Nurse Dugan handed a single sheet over the counter to Jeannie that listed room numbers and duties to be performed.
Jeannie took hold of it, but the nurse refused to let it go.
“I’m watching you Ms. Sitzes. Never forget that.”
“Yes, ma’m.”

Jeannie looked over the sheet as she walked away from the desk. First on the list was an Alzheimer’s patient famous for his incontinence. Next was another and then another after that. Nurse Dugan, for reasons unknown to Jeannie, had saw fit to put her on the ‘shit run’ today. Usually, this sort of thing would have put her into a mood fit to kill. People covered in their own excrement would need to be stripped, bathed, their bed linens changed, and eventually re-dressed. She would dream of the many horrible way she hoped Nurse Dugan would eventually die as her green hospital scrubs became speckled in black and brown dots.

Today, however, she found no discomfort in even these most foul duties. The wonderful idea that Steve proposed had put her into a euphoric trance. She moved room to room with a newfound solace that was the plan.

 

 

***

 

 

She went after work to buy a new outfit, then spent hours on her hair and make-up while chain smoking. Jeannie hadn’t been this nervous in years. If this went well tonight all her hopes of domesticity with Steve may yet come true.

She arrived early at the Seven-Ten Split. Steve had told her to get there around quarter to nine, but she couldn’t wait.

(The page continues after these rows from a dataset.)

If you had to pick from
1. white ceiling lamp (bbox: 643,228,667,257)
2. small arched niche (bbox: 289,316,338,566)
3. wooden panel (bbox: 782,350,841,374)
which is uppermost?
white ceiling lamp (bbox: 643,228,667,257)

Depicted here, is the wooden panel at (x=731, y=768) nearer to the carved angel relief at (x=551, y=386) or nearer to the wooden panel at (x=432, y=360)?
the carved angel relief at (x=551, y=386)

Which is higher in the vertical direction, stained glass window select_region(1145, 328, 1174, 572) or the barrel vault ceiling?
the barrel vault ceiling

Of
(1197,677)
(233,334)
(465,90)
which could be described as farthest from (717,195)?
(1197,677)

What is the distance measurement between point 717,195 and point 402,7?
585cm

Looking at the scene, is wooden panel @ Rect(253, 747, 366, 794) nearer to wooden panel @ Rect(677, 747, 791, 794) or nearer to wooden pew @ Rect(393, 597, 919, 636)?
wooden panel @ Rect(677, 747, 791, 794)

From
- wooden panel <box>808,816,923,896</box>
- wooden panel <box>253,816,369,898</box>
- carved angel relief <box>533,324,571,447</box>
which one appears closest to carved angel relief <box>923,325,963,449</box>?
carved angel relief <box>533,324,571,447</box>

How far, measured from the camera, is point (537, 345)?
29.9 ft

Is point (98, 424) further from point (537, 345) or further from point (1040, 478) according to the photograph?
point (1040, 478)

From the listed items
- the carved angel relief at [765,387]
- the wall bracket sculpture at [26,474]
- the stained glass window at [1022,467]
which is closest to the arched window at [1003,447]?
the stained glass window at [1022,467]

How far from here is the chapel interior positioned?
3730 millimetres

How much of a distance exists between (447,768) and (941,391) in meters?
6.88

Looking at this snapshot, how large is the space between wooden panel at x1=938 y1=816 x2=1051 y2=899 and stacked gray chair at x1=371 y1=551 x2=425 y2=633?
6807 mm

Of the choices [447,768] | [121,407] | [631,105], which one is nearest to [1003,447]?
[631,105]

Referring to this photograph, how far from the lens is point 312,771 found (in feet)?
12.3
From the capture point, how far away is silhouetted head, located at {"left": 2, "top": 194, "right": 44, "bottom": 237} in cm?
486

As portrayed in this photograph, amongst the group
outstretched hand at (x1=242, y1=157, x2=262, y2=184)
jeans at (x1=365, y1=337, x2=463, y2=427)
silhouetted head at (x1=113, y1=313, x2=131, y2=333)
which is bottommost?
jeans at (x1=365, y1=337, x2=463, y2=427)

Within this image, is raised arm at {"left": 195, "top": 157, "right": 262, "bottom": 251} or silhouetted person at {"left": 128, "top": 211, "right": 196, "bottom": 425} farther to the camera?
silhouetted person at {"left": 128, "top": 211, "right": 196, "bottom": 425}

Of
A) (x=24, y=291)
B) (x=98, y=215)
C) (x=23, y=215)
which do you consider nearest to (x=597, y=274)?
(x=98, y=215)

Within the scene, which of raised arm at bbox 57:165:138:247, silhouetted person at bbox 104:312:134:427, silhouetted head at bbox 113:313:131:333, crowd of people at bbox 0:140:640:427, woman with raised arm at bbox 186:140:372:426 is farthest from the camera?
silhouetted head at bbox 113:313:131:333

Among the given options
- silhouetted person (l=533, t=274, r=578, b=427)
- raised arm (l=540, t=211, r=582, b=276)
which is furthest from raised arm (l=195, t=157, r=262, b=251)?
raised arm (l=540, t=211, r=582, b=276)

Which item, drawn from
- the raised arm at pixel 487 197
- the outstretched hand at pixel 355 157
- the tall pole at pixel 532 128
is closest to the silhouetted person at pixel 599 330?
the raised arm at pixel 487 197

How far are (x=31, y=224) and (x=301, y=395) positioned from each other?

Even though there was another hour before Karaoke began, the bar was beginning to fill with excited people grabbing the thick, spiral bound books that were all over the place. Jeannie found a seat at the bar and thumbed through one. It was an alphabetical listing of songs. New songs, oldies, pop, punk, metal, country, R&B, and shit she had never heard of before.